__Verilen Metin__

===

Cumhuriyetin harcı Lozan Antlaşması - Gülizar Biçer Karaca
Lozan, bir halkın esaretten egemenliğe yürüyüşünün hukukudur, bu topraklarda halk iradesinin emperyalizme karşı kazandığı en somut siyasal zaferdir. Gazi Mustafa Kemal Atatürk’ün “milletin istiklalini, yine milletin azim ve kararı kurtaracaktır” sözü, Lozan’da somut bir devlete, bir haritaya, bir hukuka dönüşmüştür.
Lozan’da bir diplomasi zaferinin ötesi vardır; orada aynı zamanda Sevr’in haritası, ümmet ve tebaa fikri, hanedanın tahakkümü tarihin çöp sepetine atılmıştır.
Unutulmasın; bu zaferin mimarlarından İsmet İnönü’nün karşısında emperyalist dünya tüm siyasal kibri ile vardı.

===

__Görev 1__
Lozan Antlaşması üzerine yazıdan bir bölümü aynen yaz: içinde “Cumhuriyetin harcı Lozan” sözleri geçen yerden başla, “bir hukuka dönüşmüştür.” sözlerinden sonra dur.
__Görev 2__
Lozan Antlaşması üzerine yazıyı kaldığı yerden devam ettir.

__Veriler__

===

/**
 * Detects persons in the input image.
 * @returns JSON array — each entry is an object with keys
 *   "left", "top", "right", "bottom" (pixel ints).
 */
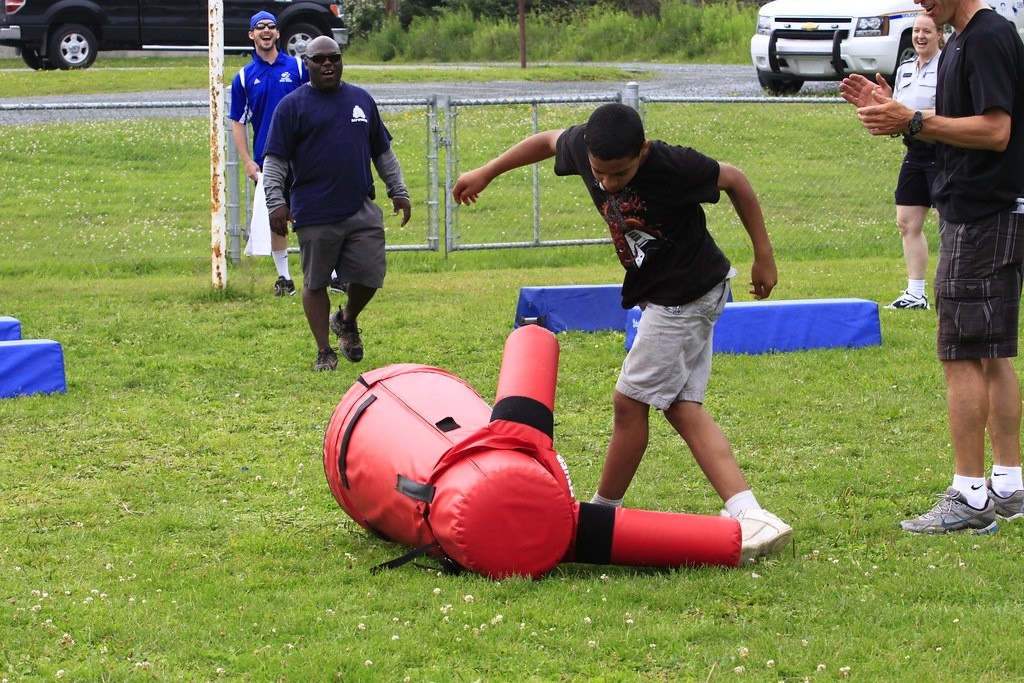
[
  {"left": 261, "top": 36, "right": 412, "bottom": 371},
  {"left": 840, "top": 0, "right": 1024, "bottom": 535},
  {"left": 230, "top": 10, "right": 348, "bottom": 299},
  {"left": 883, "top": 11, "right": 945, "bottom": 309},
  {"left": 452, "top": 104, "right": 793, "bottom": 562}
]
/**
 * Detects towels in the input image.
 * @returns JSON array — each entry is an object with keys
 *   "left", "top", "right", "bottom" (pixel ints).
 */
[{"left": 242, "top": 170, "right": 272, "bottom": 257}]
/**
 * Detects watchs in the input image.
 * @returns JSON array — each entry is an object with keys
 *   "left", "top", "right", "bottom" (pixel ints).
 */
[{"left": 909, "top": 111, "right": 922, "bottom": 136}]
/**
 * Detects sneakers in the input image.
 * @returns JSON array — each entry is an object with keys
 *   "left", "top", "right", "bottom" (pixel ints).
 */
[
  {"left": 312, "top": 346, "right": 339, "bottom": 373},
  {"left": 985, "top": 476, "right": 1024, "bottom": 523},
  {"left": 328, "top": 304, "right": 364, "bottom": 363},
  {"left": 274, "top": 276, "right": 297, "bottom": 298},
  {"left": 882, "top": 287, "right": 932, "bottom": 311},
  {"left": 897, "top": 485, "right": 999, "bottom": 537},
  {"left": 718, "top": 507, "right": 793, "bottom": 568},
  {"left": 329, "top": 277, "right": 347, "bottom": 294}
]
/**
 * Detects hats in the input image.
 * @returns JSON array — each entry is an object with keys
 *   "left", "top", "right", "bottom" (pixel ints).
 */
[{"left": 249, "top": 10, "right": 278, "bottom": 32}]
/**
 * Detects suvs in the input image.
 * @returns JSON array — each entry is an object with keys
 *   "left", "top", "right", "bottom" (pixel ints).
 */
[{"left": 750, "top": 0, "right": 1024, "bottom": 98}]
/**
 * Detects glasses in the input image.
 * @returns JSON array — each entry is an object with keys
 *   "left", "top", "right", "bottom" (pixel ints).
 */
[
  {"left": 253, "top": 22, "right": 277, "bottom": 30},
  {"left": 300, "top": 52, "right": 342, "bottom": 63}
]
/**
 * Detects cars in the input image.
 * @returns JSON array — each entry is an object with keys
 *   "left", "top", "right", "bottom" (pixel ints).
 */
[{"left": 0, "top": 0, "right": 351, "bottom": 73}]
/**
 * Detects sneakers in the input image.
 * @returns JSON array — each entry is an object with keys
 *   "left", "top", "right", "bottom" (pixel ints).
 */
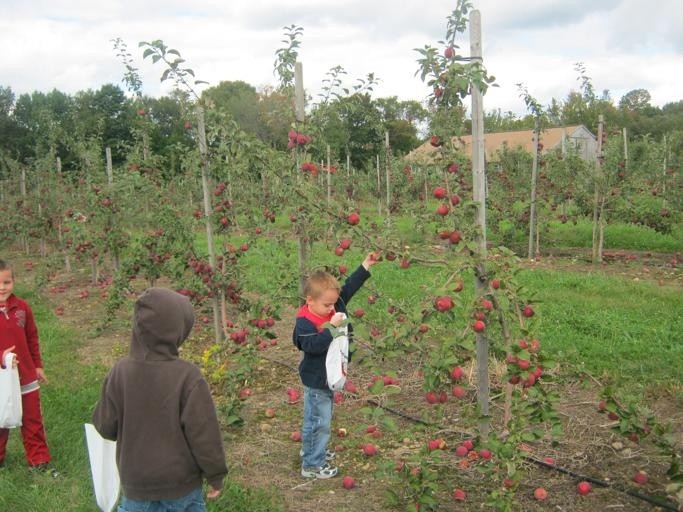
[
  {"left": 301, "top": 463, "right": 339, "bottom": 479},
  {"left": 299, "top": 446, "right": 338, "bottom": 460}
]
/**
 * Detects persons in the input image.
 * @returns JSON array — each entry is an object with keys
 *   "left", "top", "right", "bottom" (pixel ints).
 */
[
  {"left": 92, "top": 286, "right": 229, "bottom": 512},
  {"left": 0, "top": 259, "right": 54, "bottom": 473},
  {"left": 292, "top": 249, "right": 382, "bottom": 480}
]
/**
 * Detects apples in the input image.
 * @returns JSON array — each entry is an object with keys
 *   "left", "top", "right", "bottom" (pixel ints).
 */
[{"left": 1, "top": 47, "right": 680, "bottom": 511}]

===

__Yanıt 1__
Cumhuriyetin harcı Lozan Antlaşması - Gülizar Biçer Karaca
Lozan, bir halkın esaretten egemenliğe yürüyüşünün hukukudur, bu topraklarda halk iradesinin emperyalizme karşı kazandığı en somut siyasal zaferdir. Gazi Mustafa Kemal Atatürk’ün “milletin istiklalini, yine milletin azim ve kararı kurtaracaktır” sözü, Lozan’da somut bir devlete, bir haritaya, bir hukuka dönüşmüştür.

__Yanıt 2__
O kibri yenerek Lozan’a imza atmak, özgür Türkiye’nin sınırını çizerken, halkı kul olmaktan çıkarıp, yurttaş yapan Cumhuriyet’in aklını, ahlakını ve irfanını da dünya sistemine kabul ettirmekti.
Bu nedenle Lozan’ı hedef alan her açıklama, her söz, her siyasal tutum; Türkiye Cumhuriyeti’nin kurucu iradesine, ulusal egemenliğe ve anti-emperyalist belleğine yönelmiş bir saldırı olarak adlandırılmalıdır.
Lozan’ı “Kürtlerin inkarı” ya da “hilafetin tasfiyesi” üzerinden şeytanlaştıranlar, ya ümmetçi otoritenin........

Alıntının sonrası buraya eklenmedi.